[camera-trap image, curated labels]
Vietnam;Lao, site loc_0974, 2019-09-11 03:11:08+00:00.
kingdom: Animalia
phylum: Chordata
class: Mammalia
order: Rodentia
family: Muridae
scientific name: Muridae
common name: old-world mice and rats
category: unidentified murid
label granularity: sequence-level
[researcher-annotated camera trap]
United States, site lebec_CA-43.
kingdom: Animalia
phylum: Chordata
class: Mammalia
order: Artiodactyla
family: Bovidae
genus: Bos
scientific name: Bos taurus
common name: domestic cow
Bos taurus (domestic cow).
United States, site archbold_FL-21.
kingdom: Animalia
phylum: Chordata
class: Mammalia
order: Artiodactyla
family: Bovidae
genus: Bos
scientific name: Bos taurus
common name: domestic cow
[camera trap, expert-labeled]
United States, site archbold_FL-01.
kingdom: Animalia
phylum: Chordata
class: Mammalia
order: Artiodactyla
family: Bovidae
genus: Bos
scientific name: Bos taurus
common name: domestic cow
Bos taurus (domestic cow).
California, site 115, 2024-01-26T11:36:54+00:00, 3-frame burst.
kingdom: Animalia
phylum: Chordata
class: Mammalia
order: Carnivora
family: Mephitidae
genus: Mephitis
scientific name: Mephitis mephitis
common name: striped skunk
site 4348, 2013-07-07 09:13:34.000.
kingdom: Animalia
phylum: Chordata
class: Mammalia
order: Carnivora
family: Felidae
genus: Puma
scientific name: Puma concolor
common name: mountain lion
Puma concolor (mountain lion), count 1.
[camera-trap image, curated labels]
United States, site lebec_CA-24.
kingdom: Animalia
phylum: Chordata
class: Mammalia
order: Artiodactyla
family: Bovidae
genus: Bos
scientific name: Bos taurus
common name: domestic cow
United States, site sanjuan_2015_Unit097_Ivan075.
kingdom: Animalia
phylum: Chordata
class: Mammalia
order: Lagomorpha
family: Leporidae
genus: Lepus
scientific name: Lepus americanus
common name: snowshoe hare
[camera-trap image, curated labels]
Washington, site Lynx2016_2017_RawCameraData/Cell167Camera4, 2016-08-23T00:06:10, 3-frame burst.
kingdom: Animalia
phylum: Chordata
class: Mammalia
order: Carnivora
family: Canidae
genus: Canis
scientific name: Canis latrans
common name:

======

• **PROBLEM STATEMENT**
You are asked to transcribe all of the data above exactly.

• **ANSWER TO THE PROBLEM**
[camera-trap image, curated labels]
Vietnam;Lao, site loc_0974, 2019-09-11 03:11:08+00:00.
kingdom: Animalia
phylum: Chordata
class: Mammalia
order: Rodentia
family: Muridae
scientific name: Muridae
common name: old-world mice and rats
category: unidentified murid
label granularity: sequence-level
[researcher-annotated camera trap]
United States, site lebec_CA-43.
kingdom: Animalia
phylum: Chordata
class: Mammalia
order: Artiodactyla
family: Bovidae
genus: Bos
scientific name: Bos taurus
common name: domestic cow
Bos taurus (domestic cow).
United States, site archbold_FL-21.
kingdom: Animalia
phylum: Chordata
class: Mammalia
order: Artiodactyla
family: Bovidae
genus: Bos
scientific name: Bos taurus
common name: domestic cow
[camera trap, expert-labeled]
United States, site archbold_FL-01.
kingdom: Animalia
phylum: Chordata
class: Mammalia
order: Artiodactyla
family: Bovidae
genus: Bos
scientific name: Bos taurus
common name: domestic cow
Bos taurus (domestic cow).
California, site 115, 2024-01-26T11:36:54+00:00, 3-frame burst.
kingdom: Animalia
phylum: Chordata
class: Mammalia
order: Carnivora
family: Mephitidae
genus: Mephitis
scientific name: Mephitis mephitis
common name: striped skunk
site 4348, 2013-07-07 09:13:34.000.
kingdom: Animalia
phylum: Chordata
class: Mammalia
order: Carnivora
family: Felidae
genus: Puma
scientific name: Puma concolor
common name: mountain lion
Puma concolor (mountain lion), count 1.
[camera-trap image, curated labels]
United States, site lebec_CA-24.
kingdom: Animalia
phylum: Chordata
class: Mammalia
order: Artiodactyla
family: Bovidae
genus: Bos
scientific name: Bos taurus
common name: domestic cow
United States, site sanjuan_2015_Unit097_Ivan075.
kingdom: Animalia
phylum: Chordata
class: Mammalia
order: Lagomorpha
family: Leporidae
genus: Lepus
scientific name: Lepus americanus
common name: snowshoe hare
[camera-trap image, curated labels]
Washington, site Lynx2016_2017_RawCameraData/Cell167Camera4, 2016-08-23T00:06:10, 3-frame burst.
kingdom: Animalia
phylum: Chordata
class: Mammalia
order: Carnivora
family: Canidae
genus: Canis
scientific name: Canis latrans
common name:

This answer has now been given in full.